▼

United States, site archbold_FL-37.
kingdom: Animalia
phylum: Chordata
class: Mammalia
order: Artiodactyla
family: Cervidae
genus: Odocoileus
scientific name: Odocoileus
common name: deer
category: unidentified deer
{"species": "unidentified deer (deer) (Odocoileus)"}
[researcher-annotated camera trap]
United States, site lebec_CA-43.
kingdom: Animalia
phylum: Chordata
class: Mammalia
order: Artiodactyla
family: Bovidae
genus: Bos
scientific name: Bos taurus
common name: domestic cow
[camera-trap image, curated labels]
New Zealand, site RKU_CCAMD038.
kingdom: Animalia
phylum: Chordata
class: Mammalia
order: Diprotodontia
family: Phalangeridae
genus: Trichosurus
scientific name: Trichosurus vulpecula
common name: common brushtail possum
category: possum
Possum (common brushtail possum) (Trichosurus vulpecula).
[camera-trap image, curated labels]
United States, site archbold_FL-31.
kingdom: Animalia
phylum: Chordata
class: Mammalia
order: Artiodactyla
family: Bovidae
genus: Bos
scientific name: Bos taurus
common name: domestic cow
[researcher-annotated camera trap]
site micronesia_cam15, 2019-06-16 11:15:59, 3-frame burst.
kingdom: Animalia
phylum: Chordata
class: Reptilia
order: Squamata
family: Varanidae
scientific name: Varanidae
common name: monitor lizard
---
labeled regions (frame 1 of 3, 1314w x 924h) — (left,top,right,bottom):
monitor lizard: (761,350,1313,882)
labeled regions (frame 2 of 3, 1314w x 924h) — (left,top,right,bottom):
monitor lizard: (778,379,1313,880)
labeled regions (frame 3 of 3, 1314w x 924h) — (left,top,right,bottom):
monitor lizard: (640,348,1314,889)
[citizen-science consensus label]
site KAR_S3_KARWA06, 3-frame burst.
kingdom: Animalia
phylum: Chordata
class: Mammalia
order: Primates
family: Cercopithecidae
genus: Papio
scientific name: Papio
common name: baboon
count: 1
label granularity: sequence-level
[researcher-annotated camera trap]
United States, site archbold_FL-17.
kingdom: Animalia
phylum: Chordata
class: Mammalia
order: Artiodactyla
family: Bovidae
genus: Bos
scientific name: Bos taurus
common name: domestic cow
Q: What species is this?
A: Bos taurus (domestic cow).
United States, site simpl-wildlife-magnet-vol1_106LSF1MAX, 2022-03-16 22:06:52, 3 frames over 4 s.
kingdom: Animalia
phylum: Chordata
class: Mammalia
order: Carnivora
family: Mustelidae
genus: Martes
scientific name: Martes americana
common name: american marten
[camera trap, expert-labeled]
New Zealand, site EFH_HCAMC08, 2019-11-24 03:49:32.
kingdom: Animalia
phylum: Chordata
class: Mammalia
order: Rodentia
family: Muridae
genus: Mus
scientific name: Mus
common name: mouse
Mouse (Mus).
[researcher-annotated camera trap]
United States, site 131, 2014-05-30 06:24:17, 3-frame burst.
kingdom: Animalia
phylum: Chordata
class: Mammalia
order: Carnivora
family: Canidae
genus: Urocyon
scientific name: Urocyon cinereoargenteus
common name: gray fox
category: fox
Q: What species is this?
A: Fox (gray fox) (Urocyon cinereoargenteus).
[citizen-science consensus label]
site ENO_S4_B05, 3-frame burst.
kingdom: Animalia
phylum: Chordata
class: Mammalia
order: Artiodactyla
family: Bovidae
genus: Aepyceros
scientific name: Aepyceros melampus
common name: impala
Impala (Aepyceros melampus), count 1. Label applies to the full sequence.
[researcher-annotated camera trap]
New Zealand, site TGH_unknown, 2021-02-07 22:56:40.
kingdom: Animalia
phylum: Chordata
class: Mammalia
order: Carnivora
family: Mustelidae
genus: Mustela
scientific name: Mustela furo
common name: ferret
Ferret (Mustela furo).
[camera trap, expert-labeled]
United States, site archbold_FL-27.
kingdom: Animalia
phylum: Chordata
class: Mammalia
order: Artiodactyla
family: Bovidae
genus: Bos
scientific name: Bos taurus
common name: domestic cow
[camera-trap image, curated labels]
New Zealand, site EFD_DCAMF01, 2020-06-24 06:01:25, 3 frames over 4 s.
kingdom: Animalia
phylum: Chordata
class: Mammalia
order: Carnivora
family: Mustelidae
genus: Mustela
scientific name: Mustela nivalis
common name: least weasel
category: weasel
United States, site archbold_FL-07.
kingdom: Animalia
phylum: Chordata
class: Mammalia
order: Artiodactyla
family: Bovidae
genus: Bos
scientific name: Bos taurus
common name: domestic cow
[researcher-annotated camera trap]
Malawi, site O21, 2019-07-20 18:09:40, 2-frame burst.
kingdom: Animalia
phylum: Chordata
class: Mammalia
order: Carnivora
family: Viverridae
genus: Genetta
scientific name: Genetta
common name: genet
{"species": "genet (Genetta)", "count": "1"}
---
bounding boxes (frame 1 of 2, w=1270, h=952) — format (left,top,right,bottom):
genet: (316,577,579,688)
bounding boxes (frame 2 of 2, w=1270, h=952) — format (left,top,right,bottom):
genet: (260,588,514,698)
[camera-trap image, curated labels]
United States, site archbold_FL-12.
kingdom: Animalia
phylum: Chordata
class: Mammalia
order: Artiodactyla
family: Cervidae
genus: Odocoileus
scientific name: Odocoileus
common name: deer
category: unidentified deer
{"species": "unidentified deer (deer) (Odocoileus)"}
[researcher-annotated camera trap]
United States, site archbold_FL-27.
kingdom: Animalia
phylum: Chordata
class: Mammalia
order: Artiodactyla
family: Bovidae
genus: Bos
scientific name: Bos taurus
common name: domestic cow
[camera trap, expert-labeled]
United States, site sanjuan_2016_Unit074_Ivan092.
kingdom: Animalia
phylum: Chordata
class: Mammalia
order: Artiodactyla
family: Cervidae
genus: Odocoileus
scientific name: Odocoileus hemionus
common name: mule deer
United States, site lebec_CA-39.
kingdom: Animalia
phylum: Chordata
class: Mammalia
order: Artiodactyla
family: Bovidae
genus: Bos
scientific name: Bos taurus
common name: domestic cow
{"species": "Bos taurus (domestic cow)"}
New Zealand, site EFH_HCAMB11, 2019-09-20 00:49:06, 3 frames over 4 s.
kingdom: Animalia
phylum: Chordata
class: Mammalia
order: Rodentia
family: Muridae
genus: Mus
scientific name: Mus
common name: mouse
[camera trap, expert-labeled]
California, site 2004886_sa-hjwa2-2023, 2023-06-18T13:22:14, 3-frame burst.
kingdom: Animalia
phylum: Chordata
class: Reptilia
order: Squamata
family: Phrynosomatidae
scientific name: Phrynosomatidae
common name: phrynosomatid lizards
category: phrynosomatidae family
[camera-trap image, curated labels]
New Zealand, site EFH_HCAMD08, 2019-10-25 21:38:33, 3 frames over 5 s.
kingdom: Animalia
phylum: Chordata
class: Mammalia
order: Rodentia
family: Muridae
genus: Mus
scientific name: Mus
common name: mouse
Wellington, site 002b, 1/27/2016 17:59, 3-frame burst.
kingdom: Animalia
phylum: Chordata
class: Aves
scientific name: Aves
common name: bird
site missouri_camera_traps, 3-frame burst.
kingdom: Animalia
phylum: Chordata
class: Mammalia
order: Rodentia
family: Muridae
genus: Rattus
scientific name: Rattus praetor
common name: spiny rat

▲

**WHAT THIS TASK INVOLVES:** The records above must each be restated exactly as they stand.

**RESPONSE FOR THIS EXERCISE:**
United States, site archbold_FL-37.
kingdom: Animalia
phylum: Chordata
class: Mammalia
order: Artiodactyla
family: Cervidae
genus: Odocoileus
scientific name: Odocoileus
common name: deer
category: unidentified deer
{"species": "unidentified deer (deer) (Odocoileus)"}
[researcher-annotated camera trap]
United States, site lebec_CA-43.
kingdom: Animalia
phylum: Chordata
class: Mammalia
order: Artiodactyla
family: Bovidae
genus: Bos
scientific name: Bos taurus
common name: domestic cow
[camera-trap image, curated labels]
New Zealand, site RKU_CCAMD038.
kingdom: Animalia
phylum: Chordata
class: Mammalia
order: Diprotodontia
family: Phalangeridae
genus: Trichosurus
scientific name: Trichosurus vulpecula
common name: common brushtail possum
category: possum
Possum (common brushtail possum) (Trichosurus vulpecula).
[camera-trap image, curated labels]
United States, site archbold_FL-31.
kingdom: Animalia
phylum: Chordata
class: Mammalia
order: Artiodactyla
family: Bovidae
genus: Bos
scientific name: Bos taurus
common name: domestic cow
[researcher-annotated camera trap]
site micronesia_cam15, 2019-06-16 11:15:59, 3-frame burst.
kingdom: Animalia
phylum: Chordata
class: Reptilia
order: Squamata
family: Varanidae
scientific name: Varanidae
common name: monitor lizard
---
labeled regions (frame 1 of 3, 1314w x 924h) — (left,top,right,bottom):
monitor lizard: (761,350,1313,882)
labeled regions (frame 2 of 3, 1314w x 924h) — (left,top,right,bottom):
monitor lizard: (778,379,1313,880)
labeled regions (frame 3 of 3, 1314w x 924h) — (left,top,right,bottom):
monitor lizard: (640,348,1314,889)
[citizen-science consensus label]
site KAR_S3_KARWA06, 3-frame burst.
kingdom: Animalia
phylum: Chordata
class: Mammalia
order: Primates
family: Cercopithecidae
genus: Papio
scientific name: Papio
common name: baboon
count: 1
label granularity: sequence-level
[researcher-annotated camera trap]
United States, site archbold_FL-17.
kingdom: Animalia
phylum: Chordata
class: Mammalia
order: Artiodactyla
family: Bovidae
genus: Bos
scientific name: Bos taurus
common name: domestic cow
Q: What species is this?
A: Bos taurus (domestic cow).
United States, site simpl-wildlife-magnet-vol1_106LSF1MAX, 2022-03-16 22:06:52, 3 frames over 4 s.
kingdom: Animalia
phylum: Chordata
class: Mammalia
order: Carnivora
family: Mustelidae
genus: Martes
scientific name: Martes americana
common name: american marten
[camera trap, expert-labeled]
New Zealand, site EFH_HCAMC08, 2019-11-24 03:49:32.
kingdom: Animalia
phylum: Chordata
class: Mammalia
order: Rodentia
family: Muridae
genus: Mus
scientific name: Mus
common name: mouse
Mouse (Mus).
[researcher-annotated camera trap]
United States, site 131, 2014-05-30 06:24:17, 3-frame burst.
kingdom: Animalia
phylum: Chordata
class: Mammalia
order: Carnivora
family: Canidae
genus: Urocyon
scientific name: Urocyon cinereoargenteus
common name: gray fox
category: fox
Q: What species is this?
A: Fox (gray fox) (Urocyon cinereoargenteus).
[citizen-science consensus label]
site ENO_S4_B05, 3-frame burst.
kingdom: Animalia
phylum: Chordata
class: Mammalia
order: Artiodactyla
family: Bovidae
genus: Aepyceros
scientific name: Aepyceros melampus
common name: impala
Impala (Aepyceros melampus), count 1. Label applies to the full sequence.
[researcher-annotated camera trap]
New Zealand, site TGH_unknown, 2021-02-07 22:56:40.
kingdom: Animalia
phylum: Chordata
class: Mammalia
order: Carnivora
family: Mustelidae
genus: Mustela
scientific name: Mustela furo
common name: ferret
Ferret (Mustela furo).
[camera trap, expert-labeled]
United States, site archbold_FL-27.
kingdom: Animalia
phylum: Chordata
class: Mammalia
order: Artiodactyla
family: Bovidae
genus: Bos
scientific name: Bos taurus
common name: domestic cow
[camera-trap image, curated labels]
New Zealand, site EFD_DCAMF01, 2020-06-24 06:01:25, 3 frames over 4 s.
kingdom: Animalia
phylum: Chordata
class: Mammalia
order: Carnivora
family: Mustelidae
genus: Mustela
scientific name: Mustela nivalis
common name: least weasel
category: weasel
United States, site archbold_FL-07.
kingdom: Animalia
phylum: Chordata
class: Mammalia
order: Artiodactyla
family: Bovidae
genus: Bos
scientific name: Bos taurus
common name: domestic cow
[researcher-annotated camera trap]
Malawi, site O21, 2019-07-20 18:09:40, 2-frame burst.
kingdom: Animalia
phylum: Chordata
class: Mammalia
order: Carnivora
family: Viverridae
genus: Genetta
scientific name: Genetta
common name: genet
{"species": "genet (Genetta)", "count": "1"}
---
bounding boxes (frame 1 of 2, w=1270, h=952) — format (left,top,right,bottom):
genet: (316,577,579,688)
bounding boxes (frame 2 of 2, w=1270, h=952) — format (left,top,right,bottom):
genet: (260,588,514,698)
[camera-trap image, curated labels]
United States, site archbold_FL-12.
kingdom: Animalia
phylum: Chordata
class: Mammalia
order: Artiodactyla
family: Cervidae
genus: Odocoileus
scientific name: Odocoileus
common name: deer
category: unidentified deer
{"species": "unidentified deer (deer) (Odocoileus)"}
[researcher-annotated camera trap]
United States, site archbold_FL-27.
kingdom: Animalia
phylum: Chordata
class: Mammalia
order: Artiodactyla
family: Bovidae
genus: Bos
scientific name: Bos taurus
common name: domestic cow
[camera trap, expert-labeled]
United States, site sanjuan_2016_Unit074_Ivan092.
kingdom: Animalia
phylum: Chordata
class: Mammalia
order: Artiodactyla
family: Cervidae
genus: Odocoileus
scientific name: Odocoileus hemionus
common name: mule deer
United States, site lebec_CA-39.
kingdom: Animalia
phylum: Chordata
class: Mammalia
order: Artiodactyla
family: Bovidae
genus: Bos
scientific name: Bos taurus
common name: domestic cow
{"species": "Bos taurus (domestic cow)"}
New Zealand, site EFH_HCAMB11, 2019-09-20 00:49:06, 3 frames over 4 s.
kingdom: Animalia
phylum: Chordata
class: Mammalia
order: Rodentia
family: Muridae
genus: Mus
scientific name: Mus
common name: mouse
[camera trap, expert-labeled]
California, site 2004886_sa-hjwa2-2023, 2023-06-18T13:22:14, 3-frame burst.
kingdom: Animalia
phylum: Chordata
class: Reptilia
order: Squamata
family: Phrynosomatidae
scientific name: Phrynosomatidae
common name: phrynosomatid lizards
category: phrynosomatidae family
[camera-trap image, curated labels]
New Zealand, site EFH_HCAMD08, 2019-10-25 21:38:33, 3 frames over 5 s.
kingdom: Animalia
phylum: Chordata
class: Mammalia
order: Rodentia
family: Muridae
genus: Mus
scientific name: Mus
common name: mouse
Wellington, site 002b, 1/27/2016 17:59, 3-frame burst.
kingdom: Animalia
phylum: Chordata
class: Aves
scientific name: Aves
common name: bird
site missouri_camera_traps, 3-frame burst.
kingdom: Animalia
phylum: Chordata
class: Mammalia
order: Rodentia
family: Muridae
genus: Rattus
scientific name: Rattus praetor
common name: spiny rat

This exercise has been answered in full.